We’ve also got aticaprant and seltorexant coming, and we had mentioned the long-acting therapies with the INVEGA SUSTENNA franchise earlier. So back on IRA, we’ve been really clear that we do think that these — the IRA’s drug setting provisions are damaging to the health care innovative system. It just — it is not something that is going to help reinforce the tremendous investments that we’re making in R&D to develop the next types of treatments and cures. That being said, we do focus on patient access and are trying to make sure that our products are available to the patients who need them. And so we’re working appropriately with the government and in line with the process to start going back and forth around what the ultimate price will be.
So there has been a round or two of going back and forth. And so we’re still in the middle of that process. I can’t really provide any more details on that. What I will say is that the products that we have that are going through the process, they are not our growth drivers for the future. Those are — they are our products that are more at end of life. And so they’re not the ones that are going to be really key for us both in the coming years as well as out through the end of the decade. And what I’d love to also reinforce is that we do remain confident that we’ve got a clear path to achieving our $57 billion commitment that we made back in December at our Enterprise Business Review as well as from 2025 to 2030, delivering above market growth with the 5% to 7% compounded annual growth rate and with growth in every year that being 2025 as well as all of the years beyond that.
So irrespective of the IRA, when I take a look at our growth drivers and how our pipeline is coming in, we feel really confident about the state of our business.
Jessica Moore: Thank you, Vamil, and thanks to everyone for your questions and your continued interest in our company. We apologize to those that we couldn’t get to because of time, but don’t hesitate to reach out to the Investor Relations team with any remaining questions you may have. I will now turn the call over to Joaquin for some brief closing remarks.
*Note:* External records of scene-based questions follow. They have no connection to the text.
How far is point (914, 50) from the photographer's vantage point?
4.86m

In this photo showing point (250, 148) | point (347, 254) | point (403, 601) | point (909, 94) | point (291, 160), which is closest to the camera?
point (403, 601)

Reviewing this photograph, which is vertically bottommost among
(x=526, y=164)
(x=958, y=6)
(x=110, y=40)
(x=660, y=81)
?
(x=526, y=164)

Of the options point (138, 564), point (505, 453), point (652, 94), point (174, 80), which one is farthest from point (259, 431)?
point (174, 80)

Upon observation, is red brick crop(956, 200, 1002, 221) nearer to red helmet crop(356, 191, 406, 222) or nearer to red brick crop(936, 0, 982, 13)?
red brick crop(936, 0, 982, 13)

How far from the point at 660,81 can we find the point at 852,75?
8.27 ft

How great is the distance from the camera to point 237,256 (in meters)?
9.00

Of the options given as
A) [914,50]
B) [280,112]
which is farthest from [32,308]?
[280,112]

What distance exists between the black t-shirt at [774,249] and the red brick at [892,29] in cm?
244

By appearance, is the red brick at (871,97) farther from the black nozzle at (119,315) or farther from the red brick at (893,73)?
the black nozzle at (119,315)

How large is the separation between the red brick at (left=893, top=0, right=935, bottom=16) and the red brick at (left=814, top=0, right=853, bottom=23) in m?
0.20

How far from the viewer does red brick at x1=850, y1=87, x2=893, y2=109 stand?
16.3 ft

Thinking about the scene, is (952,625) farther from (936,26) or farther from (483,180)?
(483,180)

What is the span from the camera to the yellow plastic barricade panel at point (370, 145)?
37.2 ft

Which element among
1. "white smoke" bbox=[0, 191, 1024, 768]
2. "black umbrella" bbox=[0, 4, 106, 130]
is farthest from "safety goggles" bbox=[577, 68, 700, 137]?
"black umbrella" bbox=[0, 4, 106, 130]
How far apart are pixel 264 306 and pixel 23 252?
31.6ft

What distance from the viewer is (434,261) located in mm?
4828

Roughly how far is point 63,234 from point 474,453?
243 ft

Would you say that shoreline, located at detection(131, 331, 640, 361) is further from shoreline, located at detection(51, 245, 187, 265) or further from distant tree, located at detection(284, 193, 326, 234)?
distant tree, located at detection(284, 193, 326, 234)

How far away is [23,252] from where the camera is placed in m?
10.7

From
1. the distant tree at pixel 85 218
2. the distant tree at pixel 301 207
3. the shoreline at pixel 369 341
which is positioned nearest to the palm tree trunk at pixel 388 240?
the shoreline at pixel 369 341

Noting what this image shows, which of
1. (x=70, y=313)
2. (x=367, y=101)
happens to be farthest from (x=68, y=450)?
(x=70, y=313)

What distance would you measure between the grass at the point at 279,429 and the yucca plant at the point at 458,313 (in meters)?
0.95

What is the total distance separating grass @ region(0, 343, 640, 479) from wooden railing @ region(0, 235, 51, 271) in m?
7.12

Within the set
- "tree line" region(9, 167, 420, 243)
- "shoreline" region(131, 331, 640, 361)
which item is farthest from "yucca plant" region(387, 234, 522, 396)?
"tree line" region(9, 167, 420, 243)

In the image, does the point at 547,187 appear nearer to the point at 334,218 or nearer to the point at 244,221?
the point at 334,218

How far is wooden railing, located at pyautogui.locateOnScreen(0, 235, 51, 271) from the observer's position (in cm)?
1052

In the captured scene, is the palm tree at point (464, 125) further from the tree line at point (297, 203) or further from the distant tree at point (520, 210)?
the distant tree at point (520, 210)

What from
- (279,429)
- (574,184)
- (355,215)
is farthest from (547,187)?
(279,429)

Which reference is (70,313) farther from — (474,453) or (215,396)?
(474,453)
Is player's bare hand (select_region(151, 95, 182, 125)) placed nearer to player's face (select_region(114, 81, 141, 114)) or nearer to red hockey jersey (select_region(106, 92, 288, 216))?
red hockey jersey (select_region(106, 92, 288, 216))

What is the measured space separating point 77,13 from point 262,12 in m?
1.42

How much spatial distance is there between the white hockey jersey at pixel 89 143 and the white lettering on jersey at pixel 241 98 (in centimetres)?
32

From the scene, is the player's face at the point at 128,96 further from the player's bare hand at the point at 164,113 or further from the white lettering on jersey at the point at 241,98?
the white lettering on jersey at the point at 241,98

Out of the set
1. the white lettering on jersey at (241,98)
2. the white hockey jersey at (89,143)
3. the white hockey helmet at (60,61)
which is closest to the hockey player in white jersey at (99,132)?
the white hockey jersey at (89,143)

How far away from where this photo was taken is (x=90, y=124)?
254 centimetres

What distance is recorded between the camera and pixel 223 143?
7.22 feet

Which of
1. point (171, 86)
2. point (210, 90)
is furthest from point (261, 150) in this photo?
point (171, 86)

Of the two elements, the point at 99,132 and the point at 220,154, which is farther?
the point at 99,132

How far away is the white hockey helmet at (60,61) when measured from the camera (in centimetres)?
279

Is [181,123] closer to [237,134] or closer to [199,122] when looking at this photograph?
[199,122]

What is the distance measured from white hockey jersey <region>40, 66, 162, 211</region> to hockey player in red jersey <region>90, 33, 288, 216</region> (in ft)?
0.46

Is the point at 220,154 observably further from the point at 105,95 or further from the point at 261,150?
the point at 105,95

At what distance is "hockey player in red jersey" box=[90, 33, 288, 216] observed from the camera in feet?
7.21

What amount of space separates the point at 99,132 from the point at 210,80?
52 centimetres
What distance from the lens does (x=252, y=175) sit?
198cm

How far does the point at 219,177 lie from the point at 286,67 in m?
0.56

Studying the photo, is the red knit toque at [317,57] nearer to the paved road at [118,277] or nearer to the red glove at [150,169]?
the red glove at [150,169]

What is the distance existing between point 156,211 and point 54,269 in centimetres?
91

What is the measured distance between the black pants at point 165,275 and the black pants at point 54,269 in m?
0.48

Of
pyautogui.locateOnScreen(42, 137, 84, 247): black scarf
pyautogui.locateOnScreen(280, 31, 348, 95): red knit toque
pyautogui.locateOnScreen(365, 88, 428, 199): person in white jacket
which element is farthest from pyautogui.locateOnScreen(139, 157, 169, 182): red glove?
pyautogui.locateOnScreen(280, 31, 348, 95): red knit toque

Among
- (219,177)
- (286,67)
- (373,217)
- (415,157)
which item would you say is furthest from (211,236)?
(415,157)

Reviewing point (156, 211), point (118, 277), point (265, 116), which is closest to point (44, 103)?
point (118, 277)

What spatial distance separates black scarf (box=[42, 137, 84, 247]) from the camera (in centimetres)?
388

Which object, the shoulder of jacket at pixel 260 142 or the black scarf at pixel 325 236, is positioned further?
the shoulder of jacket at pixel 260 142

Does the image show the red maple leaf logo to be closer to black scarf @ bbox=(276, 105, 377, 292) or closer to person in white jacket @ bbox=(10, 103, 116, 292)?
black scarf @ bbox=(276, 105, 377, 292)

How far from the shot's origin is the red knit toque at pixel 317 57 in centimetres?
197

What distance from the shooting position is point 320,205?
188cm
Joaquin Duato: Thank you, Jess, and Johnson & Johnson’s solid first quarter performance reflects our sharpened focus and the progress in our portfolio and pipeline. Our impact across the full spectrum of health care is unique in our industry and the commercial, clinical, and capital allocation milestones achieved in Q1 reinforce our position as an innovation powerhouse. One of the most significant milestones this quarter was the announcement of our planned acquisition of Shockwave that will further strengthen our leadership position in cardiovascular. We continue to make strong progress towards the goals that we set out at our December Enterprise Business Review, and I’m looking forward to all that we will achieve through the remainder of 2024.
Operator: Thank you. This concludes today’s Johnson & Johnson’s first quarter 2024 earnings conference call. You may now disconnect.